**Exercice 1**
Réécrivez sous forme de liste le paragraphe de l'extrait qui commence par « Collectivement, en organisant », en conservant ses faits principaux.
**Exercice 2**
Relevez, s'il vous plaît, chaque ligne des enregistrements où figure le mot « twig ».

**Extrait du document**
============
Nous avons choisi le jeûne, la prière et le partage non seulement parce que ce sont des pratiques communes aux religions, mais aussi parce qu’elles peuvent unir tous les individus de bonne volonté.
Vous pouvez vous associer du 7 au 14 mars à cet appel :
● Individuellement, en vous engageant à jeûner chez vous le temps d’un repas le jour que vous aurez choisi (par exemple le mercredi ou le vendredi pour un chrétien ; le lundi ou le jeudi pour un musulman…).
● Collectivement, en organisant une rencontre interreligieuse (repas, prière…) dans votre communauté ou association, avec vos voisins (de toutes confessions), vos amis, en famille… en osant inviter des personnes de confessions différentes. Une manière de créer ensemble de nouveaux réseaux contre la violence et la division.
Père Patrice Gourrier,
Mohammed Chirani,
Rabbin Avraham Weill,
Matthieu Ricard.
> Pour nous rejoindre :
Si vous acceptez de vous associer à cette initiative, votre nom sera inscrit sur une carte de France qui paraîtra dans La Vie.
============
Enregistrements de questions spatiales:
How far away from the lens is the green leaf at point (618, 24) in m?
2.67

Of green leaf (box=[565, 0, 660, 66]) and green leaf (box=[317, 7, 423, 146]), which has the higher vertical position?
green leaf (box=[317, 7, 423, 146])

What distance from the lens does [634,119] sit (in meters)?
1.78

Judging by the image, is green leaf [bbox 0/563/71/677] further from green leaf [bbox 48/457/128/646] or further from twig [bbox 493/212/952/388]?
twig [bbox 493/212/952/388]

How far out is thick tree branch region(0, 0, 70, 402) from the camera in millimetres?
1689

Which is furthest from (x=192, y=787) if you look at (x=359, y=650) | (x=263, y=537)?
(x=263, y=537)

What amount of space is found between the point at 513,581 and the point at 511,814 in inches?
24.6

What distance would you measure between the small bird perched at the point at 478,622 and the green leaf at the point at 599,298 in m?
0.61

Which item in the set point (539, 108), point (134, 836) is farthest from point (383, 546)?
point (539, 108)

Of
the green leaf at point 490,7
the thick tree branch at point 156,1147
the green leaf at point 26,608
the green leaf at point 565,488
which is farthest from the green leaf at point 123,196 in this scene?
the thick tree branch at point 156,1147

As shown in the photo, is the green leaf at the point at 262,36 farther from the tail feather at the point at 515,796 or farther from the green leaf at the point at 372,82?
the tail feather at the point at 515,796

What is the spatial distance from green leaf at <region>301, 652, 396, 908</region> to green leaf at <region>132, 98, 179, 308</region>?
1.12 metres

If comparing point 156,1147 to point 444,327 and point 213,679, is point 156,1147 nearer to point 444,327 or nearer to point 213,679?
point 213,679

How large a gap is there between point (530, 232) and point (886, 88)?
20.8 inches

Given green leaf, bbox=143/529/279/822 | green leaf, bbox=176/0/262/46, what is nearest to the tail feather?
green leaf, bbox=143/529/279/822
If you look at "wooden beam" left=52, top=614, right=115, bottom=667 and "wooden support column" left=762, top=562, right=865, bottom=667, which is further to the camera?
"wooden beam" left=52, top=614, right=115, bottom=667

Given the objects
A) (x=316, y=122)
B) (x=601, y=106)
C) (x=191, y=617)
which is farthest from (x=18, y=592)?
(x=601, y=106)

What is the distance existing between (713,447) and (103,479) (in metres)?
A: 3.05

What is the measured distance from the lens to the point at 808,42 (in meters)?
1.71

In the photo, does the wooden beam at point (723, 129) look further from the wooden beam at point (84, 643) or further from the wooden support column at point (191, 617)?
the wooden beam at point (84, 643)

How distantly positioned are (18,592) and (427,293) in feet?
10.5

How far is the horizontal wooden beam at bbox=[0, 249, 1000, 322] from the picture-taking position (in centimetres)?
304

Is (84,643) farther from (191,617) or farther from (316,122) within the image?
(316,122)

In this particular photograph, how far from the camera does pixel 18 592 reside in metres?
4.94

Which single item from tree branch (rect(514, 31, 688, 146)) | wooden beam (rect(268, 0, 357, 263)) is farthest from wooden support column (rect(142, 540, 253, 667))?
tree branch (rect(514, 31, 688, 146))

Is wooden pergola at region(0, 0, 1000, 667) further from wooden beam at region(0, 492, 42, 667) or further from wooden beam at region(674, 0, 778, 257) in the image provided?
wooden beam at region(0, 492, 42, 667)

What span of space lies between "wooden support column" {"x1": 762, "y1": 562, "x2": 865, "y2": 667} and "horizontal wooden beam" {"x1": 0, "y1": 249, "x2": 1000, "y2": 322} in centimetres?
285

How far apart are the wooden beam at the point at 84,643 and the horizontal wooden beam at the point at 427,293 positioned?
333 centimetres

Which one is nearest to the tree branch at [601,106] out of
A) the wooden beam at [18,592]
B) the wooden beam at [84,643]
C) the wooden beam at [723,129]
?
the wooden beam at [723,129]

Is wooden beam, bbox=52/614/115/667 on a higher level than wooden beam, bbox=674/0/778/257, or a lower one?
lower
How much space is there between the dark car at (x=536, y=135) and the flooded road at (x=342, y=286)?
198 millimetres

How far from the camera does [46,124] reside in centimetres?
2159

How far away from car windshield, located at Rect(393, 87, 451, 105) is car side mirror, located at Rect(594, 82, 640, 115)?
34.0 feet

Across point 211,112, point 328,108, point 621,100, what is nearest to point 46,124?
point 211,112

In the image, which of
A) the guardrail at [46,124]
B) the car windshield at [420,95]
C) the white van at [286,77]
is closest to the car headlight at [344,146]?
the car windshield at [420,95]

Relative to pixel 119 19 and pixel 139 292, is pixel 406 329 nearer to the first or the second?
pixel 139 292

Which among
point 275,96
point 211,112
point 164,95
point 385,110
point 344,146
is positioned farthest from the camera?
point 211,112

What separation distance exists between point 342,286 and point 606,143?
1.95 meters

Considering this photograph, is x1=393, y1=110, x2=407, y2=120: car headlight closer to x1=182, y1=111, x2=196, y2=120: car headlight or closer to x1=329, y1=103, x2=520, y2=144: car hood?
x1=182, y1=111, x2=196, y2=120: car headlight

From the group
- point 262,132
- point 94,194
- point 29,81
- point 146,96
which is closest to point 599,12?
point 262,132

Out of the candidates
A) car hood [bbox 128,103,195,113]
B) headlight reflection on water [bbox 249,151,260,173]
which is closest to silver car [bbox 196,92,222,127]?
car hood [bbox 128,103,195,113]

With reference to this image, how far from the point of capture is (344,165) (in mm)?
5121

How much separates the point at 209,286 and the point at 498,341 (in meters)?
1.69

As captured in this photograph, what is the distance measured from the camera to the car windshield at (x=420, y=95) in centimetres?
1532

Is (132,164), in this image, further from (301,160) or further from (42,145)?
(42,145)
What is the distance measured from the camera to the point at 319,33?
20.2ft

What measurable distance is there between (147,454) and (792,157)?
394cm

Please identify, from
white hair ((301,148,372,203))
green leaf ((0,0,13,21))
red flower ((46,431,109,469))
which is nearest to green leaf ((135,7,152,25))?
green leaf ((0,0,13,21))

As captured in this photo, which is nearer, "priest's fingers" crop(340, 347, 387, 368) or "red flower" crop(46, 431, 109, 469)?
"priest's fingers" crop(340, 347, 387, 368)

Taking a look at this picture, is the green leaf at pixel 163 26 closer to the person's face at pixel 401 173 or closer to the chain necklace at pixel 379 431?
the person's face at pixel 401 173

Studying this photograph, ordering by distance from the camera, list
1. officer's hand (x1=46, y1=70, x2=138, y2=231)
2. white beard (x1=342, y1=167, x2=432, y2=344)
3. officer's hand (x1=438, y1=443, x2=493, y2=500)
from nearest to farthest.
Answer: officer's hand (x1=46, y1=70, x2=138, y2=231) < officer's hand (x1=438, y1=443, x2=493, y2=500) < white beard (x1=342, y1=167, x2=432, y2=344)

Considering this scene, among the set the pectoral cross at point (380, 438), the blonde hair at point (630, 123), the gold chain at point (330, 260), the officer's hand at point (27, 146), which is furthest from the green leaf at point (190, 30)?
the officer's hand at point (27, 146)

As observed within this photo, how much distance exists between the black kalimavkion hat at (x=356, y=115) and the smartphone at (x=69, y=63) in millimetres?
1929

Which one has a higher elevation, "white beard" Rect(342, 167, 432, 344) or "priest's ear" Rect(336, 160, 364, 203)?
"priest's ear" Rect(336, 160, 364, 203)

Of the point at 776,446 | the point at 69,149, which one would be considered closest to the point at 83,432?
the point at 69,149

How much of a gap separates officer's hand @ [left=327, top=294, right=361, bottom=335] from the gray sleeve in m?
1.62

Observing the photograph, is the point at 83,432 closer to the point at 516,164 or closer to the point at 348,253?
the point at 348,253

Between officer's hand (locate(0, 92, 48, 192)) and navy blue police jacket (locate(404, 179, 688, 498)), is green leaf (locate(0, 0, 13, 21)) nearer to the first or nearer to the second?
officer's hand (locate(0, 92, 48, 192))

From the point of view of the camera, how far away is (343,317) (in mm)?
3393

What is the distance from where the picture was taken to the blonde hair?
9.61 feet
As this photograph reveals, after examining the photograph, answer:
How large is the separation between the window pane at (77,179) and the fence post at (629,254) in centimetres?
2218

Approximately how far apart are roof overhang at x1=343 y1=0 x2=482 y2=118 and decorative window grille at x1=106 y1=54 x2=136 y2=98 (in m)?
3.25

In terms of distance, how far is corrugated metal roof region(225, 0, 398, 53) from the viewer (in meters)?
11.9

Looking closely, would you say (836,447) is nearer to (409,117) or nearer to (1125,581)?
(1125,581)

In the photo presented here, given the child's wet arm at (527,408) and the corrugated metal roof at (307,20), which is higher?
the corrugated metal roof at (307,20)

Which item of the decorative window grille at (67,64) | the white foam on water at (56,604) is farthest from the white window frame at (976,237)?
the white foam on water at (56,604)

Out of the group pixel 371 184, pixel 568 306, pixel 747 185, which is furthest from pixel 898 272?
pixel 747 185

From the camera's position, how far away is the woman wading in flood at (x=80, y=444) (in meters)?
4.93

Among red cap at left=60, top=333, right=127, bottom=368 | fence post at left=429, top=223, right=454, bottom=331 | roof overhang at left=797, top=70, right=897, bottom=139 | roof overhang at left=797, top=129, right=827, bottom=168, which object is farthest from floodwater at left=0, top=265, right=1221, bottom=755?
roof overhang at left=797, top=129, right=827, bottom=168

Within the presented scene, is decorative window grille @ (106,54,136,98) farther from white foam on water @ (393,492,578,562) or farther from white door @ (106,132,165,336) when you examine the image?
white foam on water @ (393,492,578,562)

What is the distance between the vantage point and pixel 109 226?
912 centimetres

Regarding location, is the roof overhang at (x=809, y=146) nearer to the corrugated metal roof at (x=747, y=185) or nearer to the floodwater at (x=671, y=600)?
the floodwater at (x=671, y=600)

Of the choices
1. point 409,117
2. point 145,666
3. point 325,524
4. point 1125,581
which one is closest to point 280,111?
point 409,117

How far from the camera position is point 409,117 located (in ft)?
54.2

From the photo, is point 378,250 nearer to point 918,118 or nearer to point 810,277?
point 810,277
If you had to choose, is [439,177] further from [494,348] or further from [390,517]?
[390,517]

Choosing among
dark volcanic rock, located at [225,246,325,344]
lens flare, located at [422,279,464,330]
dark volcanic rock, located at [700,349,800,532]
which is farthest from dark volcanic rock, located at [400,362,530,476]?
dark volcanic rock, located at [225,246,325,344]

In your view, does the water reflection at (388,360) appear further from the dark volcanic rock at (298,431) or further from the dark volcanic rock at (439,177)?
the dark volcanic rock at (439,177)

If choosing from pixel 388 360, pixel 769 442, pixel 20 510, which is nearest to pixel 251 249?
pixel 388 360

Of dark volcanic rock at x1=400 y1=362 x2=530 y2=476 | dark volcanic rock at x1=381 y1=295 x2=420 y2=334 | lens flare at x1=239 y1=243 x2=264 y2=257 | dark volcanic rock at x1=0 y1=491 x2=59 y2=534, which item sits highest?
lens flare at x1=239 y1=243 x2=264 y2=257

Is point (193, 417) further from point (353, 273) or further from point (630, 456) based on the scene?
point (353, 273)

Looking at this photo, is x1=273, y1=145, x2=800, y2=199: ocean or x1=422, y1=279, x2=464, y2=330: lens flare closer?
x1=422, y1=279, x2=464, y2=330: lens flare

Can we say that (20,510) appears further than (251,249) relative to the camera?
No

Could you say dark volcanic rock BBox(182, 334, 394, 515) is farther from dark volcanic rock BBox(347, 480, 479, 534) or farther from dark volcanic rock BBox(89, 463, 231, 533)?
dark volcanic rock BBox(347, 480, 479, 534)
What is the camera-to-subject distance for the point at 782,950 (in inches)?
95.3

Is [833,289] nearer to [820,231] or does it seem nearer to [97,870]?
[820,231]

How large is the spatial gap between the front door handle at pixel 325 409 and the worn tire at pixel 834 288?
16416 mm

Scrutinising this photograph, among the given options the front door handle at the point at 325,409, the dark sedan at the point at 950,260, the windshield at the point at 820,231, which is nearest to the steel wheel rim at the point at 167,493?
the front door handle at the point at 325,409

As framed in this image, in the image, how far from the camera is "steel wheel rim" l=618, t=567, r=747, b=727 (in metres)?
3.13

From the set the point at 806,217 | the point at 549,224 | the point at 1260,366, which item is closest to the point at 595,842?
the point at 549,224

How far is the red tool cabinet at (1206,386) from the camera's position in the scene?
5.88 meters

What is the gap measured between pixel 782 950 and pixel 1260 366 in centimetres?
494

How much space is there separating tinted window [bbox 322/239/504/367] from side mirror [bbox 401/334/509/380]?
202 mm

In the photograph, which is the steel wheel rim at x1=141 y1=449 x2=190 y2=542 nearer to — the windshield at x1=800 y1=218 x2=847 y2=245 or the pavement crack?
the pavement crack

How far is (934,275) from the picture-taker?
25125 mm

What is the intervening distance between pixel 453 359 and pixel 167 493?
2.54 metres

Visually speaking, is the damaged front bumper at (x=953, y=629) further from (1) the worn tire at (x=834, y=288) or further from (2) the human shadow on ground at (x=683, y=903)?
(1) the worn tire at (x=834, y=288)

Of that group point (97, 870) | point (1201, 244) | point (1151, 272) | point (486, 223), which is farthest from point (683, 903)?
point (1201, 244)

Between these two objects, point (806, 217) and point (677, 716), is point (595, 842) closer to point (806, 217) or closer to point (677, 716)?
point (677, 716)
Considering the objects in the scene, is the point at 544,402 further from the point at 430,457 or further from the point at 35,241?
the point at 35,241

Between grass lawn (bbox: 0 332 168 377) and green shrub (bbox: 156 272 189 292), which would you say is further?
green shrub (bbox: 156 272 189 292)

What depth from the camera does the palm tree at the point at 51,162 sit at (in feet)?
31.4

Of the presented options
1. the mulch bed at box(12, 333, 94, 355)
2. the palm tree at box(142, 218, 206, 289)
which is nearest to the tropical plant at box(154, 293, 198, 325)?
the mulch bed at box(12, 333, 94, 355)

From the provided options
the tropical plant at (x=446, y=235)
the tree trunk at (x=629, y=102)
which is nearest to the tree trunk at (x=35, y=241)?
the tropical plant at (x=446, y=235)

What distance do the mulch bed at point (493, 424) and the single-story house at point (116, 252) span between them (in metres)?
============
**Bonne réponse 1**
- Organiser une rencontre interreligieuse (repas, prière…) dans sa communauté ou son association.
- La tenir avec ses voisins de toutes confessions, ses amis ou en famille.
- Oser inviter des personnes de confessions différentes.
- Objectif : créer ensemble de nouveaux réseaux contre la violence et la division.

**Bonne réponse 2**
Judging by the image, is green leaf [bbox 0/563/71/677] further from green leaf [bbox 48/457/128/646] or further from twig [bbox 493/212/952/388]?
twig [bbox 493/212/952/388]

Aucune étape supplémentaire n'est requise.